His 300-page complaint in January 2015 maintained that Kirchner and Hector Timerman, the foreign minister, had agreed to a scheme that would shift blame from Iranian officials to local right-wing groups.
Iran would supply oil in exchange for Argentine grain if Argentina dropped the international arrest warrant against six Iranian individuals officially accused for their role in the terrorist attack, Nisman claimed.
Nisman was found dead in his home on Jan. 18, with a gunshot wound to the head, four days after his allegations against the Argentine president. He was scheduled to testify before the Argentine congress the next day.

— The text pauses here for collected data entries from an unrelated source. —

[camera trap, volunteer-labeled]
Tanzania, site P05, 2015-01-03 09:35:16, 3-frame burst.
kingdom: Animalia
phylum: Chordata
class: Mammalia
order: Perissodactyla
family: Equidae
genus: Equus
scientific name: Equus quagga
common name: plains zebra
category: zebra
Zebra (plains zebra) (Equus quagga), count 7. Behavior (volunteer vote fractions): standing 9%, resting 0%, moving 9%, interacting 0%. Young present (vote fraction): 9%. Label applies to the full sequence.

Progress has been slow in the case concerning Nisman’s death, and investigators are unable to determine whether the prosecutor’s death is a suicide or a homicide.
Iran has denied any involvement with the Buenos Aires bombing, while President Kirchner has rejected the allegations put forward by Nisman.
The case had been thrown out of two courts, and was appealed to a higher court. De Luca’s refusal to take the case to Argentina’s Supreme Court means “the criminal accusations are dead,” said Eduardo Michaud, an attorney specialising in criminal law.
De Luca is a member of Legitimate Justice, a pro-Kirchner group said to focus on protecting government officials. In March, German Moldes, a prosecutor who favored a full federal investigation of Nisman’s allegations, claimed that De Luca was a partisan political actor who wouldn’t give a fair hearing.
De Luca, in return, called Moldes “a gangster.” Legitimate Justice leaders say that the judiciary has become too close to big corporations and vested interests and they are pushing for judicial reform.
According to the World Economic Forum’s rating of judicial independence, Argentina ranks 127 out of 144 countries.